元の文章:
====

つまり地震の起こりやすさ(確率)によって地震力を差し引くことになる。
熊本の場合、地震地域係数は0.9、宮崎も地震地域係数は0.9。今年1月に起きた能登地方の一部も0.9。
0.9と言うことは、過去の記録等から行くと地震が起きにくいと判断され熊本も宮崎も能登地方の一部も
地震力を1割差し引いて計算してよいことになる。
しかし、実際熊本や能登地方も大地震が起きたわけです。
地震力を求める場合地震力を1割差し引くと言うとこう言うことになります。
地震地域係数Zを1.0、2階建ての1階の支持荷重Wiを180KN、耐震等級3の地震力割増β1.5とした場合
層せん断力係数Ci=Z 1.0×Rt 1.0×Ai 1.0×Co 0.2=0.2
地震力QEi=Ci層せん断力係数0.2×Wi 180KN×β1.5=54KN 耐震等級3の地震力
地震地域係数Zを0.9とした場合
層せん断力係数Ci=Z 0.9×Rt 1.0×Ai 1.0×Co 0.2=0.18
地震力QEi=Ci層せん断力係数0.18×Wi 180KN×β1.5=48.6KN 耐震等級3の地震力になるのかと言う疑問が起こる?
48.6÷180÷0.2=1.35倍 耐震等級3で計算したのに地震地域係数を0.9で計算すると地震力が1.5倍にならず1.35倍にしかならない
地震地域係数Zを1.0、2階建ての1階の支持荷重Wiを180KN、耐震等級2の地震力割増β1.35とした場合
地震力QEi=Ci層せん断力係数0.2×Wi 180KN×β1.35=48.6KN 耐震等級2の地震力
地震地域係数Zを1.0、2階建ての1階の支持荷重Wiを180KN、耐震等級1の地震力割増β1.0とした場合
地震力QEi=Ci層せん断力係数0.2×Wi 180KN×β1.0=36KN 耐震等級1の地震力
耐震等級2の地震力 48.6KN ÷ 耐震等級1の地震力 36KN = 1.35倍
つまり地震力を耐震等級3で設計する場合、地震地域係数を熊本の場合0.9なのでそのまま0.9で計算してしまうと地震力を1割差し引いて計算することになるので耐震等級3で設計しても地震力が1.5倍にならず1.35倍の耐震等級2の地震力になってしまう。

====

手元の資料:
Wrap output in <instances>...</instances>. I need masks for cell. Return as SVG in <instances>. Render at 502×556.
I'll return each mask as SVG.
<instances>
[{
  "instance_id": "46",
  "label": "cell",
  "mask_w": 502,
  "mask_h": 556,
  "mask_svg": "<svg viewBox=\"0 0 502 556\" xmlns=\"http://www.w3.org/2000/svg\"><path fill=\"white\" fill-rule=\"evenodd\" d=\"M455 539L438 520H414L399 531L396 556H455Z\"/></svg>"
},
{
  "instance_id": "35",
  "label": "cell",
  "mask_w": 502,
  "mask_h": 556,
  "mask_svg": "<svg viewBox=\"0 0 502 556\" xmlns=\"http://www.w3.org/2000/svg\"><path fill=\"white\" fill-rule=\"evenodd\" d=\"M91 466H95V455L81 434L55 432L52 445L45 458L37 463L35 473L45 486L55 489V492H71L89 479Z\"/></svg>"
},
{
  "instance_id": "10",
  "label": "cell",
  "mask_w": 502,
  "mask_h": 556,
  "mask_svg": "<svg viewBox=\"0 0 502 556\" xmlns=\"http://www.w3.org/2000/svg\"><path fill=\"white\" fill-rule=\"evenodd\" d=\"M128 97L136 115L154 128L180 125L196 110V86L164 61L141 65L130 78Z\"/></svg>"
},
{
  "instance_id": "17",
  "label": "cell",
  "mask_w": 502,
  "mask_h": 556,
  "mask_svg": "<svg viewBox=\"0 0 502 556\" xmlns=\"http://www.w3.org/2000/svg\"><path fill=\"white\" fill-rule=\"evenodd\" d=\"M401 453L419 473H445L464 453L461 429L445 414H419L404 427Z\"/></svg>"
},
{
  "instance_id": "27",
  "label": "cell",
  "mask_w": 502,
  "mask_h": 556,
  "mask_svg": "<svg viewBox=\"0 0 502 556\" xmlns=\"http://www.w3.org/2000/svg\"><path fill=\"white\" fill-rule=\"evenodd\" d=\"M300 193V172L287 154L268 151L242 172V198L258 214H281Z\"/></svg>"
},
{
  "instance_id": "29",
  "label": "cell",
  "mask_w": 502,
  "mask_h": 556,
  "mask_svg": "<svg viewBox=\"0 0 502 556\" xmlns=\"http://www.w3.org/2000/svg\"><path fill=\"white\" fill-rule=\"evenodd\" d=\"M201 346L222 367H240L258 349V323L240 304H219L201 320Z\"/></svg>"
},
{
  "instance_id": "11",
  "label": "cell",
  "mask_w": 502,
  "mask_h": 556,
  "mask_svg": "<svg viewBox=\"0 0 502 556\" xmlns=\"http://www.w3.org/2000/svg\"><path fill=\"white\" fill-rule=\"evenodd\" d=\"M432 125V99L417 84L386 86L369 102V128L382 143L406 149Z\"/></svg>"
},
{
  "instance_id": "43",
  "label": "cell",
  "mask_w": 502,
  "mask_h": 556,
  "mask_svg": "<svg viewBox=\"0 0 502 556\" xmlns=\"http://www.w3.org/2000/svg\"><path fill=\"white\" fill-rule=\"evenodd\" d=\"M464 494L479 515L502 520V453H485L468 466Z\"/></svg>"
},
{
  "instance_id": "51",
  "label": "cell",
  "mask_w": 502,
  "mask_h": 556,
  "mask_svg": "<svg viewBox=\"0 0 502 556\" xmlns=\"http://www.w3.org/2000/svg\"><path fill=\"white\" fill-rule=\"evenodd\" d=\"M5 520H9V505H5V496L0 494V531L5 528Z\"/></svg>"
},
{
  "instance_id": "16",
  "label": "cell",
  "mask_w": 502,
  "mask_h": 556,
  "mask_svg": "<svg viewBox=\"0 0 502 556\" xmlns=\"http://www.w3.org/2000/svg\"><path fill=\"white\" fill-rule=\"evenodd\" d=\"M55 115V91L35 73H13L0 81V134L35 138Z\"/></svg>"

====

練習問題 1: 地震地域係数の文章によると、耐震等級3で計算したのに地震力が1.5倍にならないのはなぜですか。1〜3文で説明してください。
練習問題 2: 地震地域係数の文章で、地震地域係数が0.9とされている地域をすべて書き出してください。
練習問題 3: 地震地域係数の文章を、最後の文のあとから書き継いでください。
一覧は、地震地域係数の文章とは別の資料です。

答え 1: 熊本のように地震地域係数が0.9の地域でそのまま0.9で計算すると、地震力を1割差し引いて計算することになるからです。そうすると層せん断力係数は0.18になり、地震力は48.6KNで、1.5倍ではなく1.35倍にしかなりません。これは耐震等級2の地震力と同じです。

答え 2: 熊本、宮崎、能登地方の一部

答え 3:
地震地域係数と言うのは過去の地震の記録等(確率)から決められている係数なので今後大きな地震がまた来ると考え
設計者判断で地震地域係数は0.9ではなく1.0で計算した方が安全な設計ができると言えます。
耐震等級3で設計してあると言われても安心はできず設計の内容が重要で
住宅性能表示の計算法による耐震等級3なのか、許容応力度計算による耐震等級3なのか。
例えば、住宅性能表示の計算法によれば耐震等級3ですが、許容応力度計算では耐震等級2にしかならないケースもあります。
地震地域係数を0.9で計算してあり存在壁量が地震地域係数1.0で計算した必要壁量に足りていなければ本当に耐震等級3と言えるのか疑問になるケースもあります
地震地域係数というものは昭和55年今から44年前に規定されたもので南海トラフ大地震が起こる可能性が大きくなった現在や、熊本では日奈久断層帯による大地震が起こる可能性がある状況では現状に合った基準とは言えません。
建築基準法は最低の基準であり鵜呑みすると落とし穴に落ち込むことになります。
要は本当に安全な建物を設計するためには、設計者が常に工夫して設計しなければならないと言うことです。